After enduring years of bullying, himself, a Raleigh boy is now working to prevent bullying.
Brenden Santos, 12, says his third and fourth grade years were the hardest.
“I was in third grade, pushed in the lunchroom and I ended up with a red mark on my back after that happened,” he recalled.
“The worst one was when he got punched in his face on the bus on the way home and that devastated me,” added his mom, Diana Santos.
He was hit, taunted, and teased until he dreaded going to school.
“It makes you feel small kind of worthless actually,” the boy said.
Brenden and his parents knew something had to be done.
He left his school and enrolled in North Carolina Virtual Academy which allows him to take classes online, but Brenden didn’t just want to change his life.
“I wanted to help fight bullying,” he said.
He wrote the book “Brenden Writes: Don’t Bully Me” along with two other books with messages about friendship and promises.
He also created wristbands with anti-bullying messages and a website, againstthebullying.com.

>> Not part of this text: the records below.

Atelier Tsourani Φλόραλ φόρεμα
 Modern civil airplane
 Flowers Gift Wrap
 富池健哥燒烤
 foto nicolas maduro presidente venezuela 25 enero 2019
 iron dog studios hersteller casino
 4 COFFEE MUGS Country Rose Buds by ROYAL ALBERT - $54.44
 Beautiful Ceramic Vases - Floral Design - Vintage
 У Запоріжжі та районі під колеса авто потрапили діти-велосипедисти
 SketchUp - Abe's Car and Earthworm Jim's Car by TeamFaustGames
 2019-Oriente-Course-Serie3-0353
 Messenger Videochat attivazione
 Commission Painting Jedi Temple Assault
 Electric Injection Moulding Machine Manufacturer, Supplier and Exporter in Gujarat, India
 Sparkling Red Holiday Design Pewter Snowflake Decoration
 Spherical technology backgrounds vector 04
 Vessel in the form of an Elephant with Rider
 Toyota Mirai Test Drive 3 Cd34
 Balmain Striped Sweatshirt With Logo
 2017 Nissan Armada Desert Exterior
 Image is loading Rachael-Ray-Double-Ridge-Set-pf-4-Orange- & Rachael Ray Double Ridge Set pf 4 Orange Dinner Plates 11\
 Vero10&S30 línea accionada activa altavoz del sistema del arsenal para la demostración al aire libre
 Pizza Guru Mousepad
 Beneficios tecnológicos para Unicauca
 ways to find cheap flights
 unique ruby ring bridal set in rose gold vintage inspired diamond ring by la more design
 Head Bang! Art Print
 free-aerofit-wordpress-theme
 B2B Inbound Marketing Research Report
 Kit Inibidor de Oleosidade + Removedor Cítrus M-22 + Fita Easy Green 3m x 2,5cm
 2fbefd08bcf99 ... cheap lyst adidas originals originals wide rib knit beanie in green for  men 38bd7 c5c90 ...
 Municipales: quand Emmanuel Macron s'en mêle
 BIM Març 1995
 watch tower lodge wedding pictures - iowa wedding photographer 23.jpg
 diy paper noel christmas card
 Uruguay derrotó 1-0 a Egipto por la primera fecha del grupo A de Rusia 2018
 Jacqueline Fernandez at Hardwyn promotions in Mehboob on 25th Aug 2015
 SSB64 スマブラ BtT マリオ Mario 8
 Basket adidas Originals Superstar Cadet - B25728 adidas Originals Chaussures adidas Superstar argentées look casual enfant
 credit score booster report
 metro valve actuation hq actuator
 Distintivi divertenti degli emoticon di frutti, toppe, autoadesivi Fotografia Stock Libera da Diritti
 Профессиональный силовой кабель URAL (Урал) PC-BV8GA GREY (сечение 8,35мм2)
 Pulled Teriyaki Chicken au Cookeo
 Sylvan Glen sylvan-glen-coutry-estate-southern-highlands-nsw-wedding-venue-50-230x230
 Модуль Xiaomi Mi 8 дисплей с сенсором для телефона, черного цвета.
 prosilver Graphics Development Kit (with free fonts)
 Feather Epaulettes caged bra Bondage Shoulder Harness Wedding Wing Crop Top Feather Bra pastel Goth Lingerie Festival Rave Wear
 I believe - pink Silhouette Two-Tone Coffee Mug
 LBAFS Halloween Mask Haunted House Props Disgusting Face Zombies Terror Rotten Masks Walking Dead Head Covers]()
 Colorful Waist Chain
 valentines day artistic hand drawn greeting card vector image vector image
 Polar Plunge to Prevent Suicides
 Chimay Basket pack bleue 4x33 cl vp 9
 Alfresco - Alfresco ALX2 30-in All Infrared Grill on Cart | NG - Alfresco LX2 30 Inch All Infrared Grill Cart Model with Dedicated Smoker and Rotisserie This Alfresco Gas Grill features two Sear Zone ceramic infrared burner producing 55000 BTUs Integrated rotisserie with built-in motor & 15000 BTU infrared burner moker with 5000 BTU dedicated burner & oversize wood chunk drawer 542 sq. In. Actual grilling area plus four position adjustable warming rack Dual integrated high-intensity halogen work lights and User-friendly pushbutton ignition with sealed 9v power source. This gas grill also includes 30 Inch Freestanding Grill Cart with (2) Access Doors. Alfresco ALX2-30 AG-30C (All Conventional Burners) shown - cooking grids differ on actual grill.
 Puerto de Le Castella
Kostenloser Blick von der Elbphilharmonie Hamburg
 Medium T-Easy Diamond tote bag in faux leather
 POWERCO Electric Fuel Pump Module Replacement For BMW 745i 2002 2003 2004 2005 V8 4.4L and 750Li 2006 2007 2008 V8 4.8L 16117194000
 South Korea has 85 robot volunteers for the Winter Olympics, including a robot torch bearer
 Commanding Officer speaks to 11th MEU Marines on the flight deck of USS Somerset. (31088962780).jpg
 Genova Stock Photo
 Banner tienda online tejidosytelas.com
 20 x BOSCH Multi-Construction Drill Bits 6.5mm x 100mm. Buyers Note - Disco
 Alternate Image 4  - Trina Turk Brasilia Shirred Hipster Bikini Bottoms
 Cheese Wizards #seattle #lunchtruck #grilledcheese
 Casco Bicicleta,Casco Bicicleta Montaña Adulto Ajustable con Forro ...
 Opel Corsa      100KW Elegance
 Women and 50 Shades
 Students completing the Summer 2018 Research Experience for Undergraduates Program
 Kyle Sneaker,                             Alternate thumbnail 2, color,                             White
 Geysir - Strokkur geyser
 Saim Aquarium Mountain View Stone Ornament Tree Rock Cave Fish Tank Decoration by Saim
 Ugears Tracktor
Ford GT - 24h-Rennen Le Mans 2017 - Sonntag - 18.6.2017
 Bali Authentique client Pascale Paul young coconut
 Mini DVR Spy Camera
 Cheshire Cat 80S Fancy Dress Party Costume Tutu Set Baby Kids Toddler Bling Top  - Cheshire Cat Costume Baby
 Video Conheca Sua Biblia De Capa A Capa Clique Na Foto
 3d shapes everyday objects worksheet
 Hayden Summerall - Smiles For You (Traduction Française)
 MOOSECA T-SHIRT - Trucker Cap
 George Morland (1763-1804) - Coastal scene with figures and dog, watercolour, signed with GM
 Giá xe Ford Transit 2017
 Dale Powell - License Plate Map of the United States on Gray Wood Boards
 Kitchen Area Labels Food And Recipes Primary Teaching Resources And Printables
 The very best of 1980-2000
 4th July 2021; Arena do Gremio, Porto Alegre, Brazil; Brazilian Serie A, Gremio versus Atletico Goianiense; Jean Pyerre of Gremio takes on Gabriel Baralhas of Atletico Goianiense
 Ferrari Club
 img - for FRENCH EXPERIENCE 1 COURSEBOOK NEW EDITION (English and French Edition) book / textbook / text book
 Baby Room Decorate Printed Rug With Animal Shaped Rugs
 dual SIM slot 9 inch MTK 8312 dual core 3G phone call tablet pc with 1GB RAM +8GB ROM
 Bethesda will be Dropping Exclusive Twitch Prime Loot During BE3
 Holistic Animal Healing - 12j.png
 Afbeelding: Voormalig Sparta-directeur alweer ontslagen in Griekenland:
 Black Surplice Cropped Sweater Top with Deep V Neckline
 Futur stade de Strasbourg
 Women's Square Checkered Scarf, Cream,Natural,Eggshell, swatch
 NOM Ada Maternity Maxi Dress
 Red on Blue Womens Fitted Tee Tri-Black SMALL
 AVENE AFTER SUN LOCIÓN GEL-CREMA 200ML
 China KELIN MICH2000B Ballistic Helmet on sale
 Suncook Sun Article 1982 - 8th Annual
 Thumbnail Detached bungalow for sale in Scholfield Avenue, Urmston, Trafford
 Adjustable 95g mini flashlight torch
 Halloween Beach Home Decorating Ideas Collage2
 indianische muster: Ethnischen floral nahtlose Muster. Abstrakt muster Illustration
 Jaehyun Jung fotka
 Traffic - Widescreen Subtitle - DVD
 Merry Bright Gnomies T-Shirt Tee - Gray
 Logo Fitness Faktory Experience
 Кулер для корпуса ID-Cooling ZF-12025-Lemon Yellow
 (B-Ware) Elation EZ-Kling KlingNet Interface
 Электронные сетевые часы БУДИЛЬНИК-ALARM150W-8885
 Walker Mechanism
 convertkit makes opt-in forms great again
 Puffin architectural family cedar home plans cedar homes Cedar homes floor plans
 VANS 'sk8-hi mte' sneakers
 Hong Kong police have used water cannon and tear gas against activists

He says he’s received messages from kids and adults going through similar struggles.
“It makes me feel sad, but also happy they actually had the courage to reach out,” he said.
Both the lieutenant governor and state school superintendent have recognized Brenden’s work.
But what Brenden’s mom says amazes her most is that her son doesn’t just want to help bullying victims, but also those doing the bullying.
“I thought to myself, ‘My child wants to help bullies? He’s on to something,’” said Diana Santos.
Brenden knows everyone deals with some sort of pain and it helps to know others are dealing with the same thing.
Even if bullying is the beginning of someone’s story, Brenden wants them to know it doesn’t have to be the end.
Because bullying does lead to depression and sometimes even suicide, Brendan says his ultimate goal is to save lives.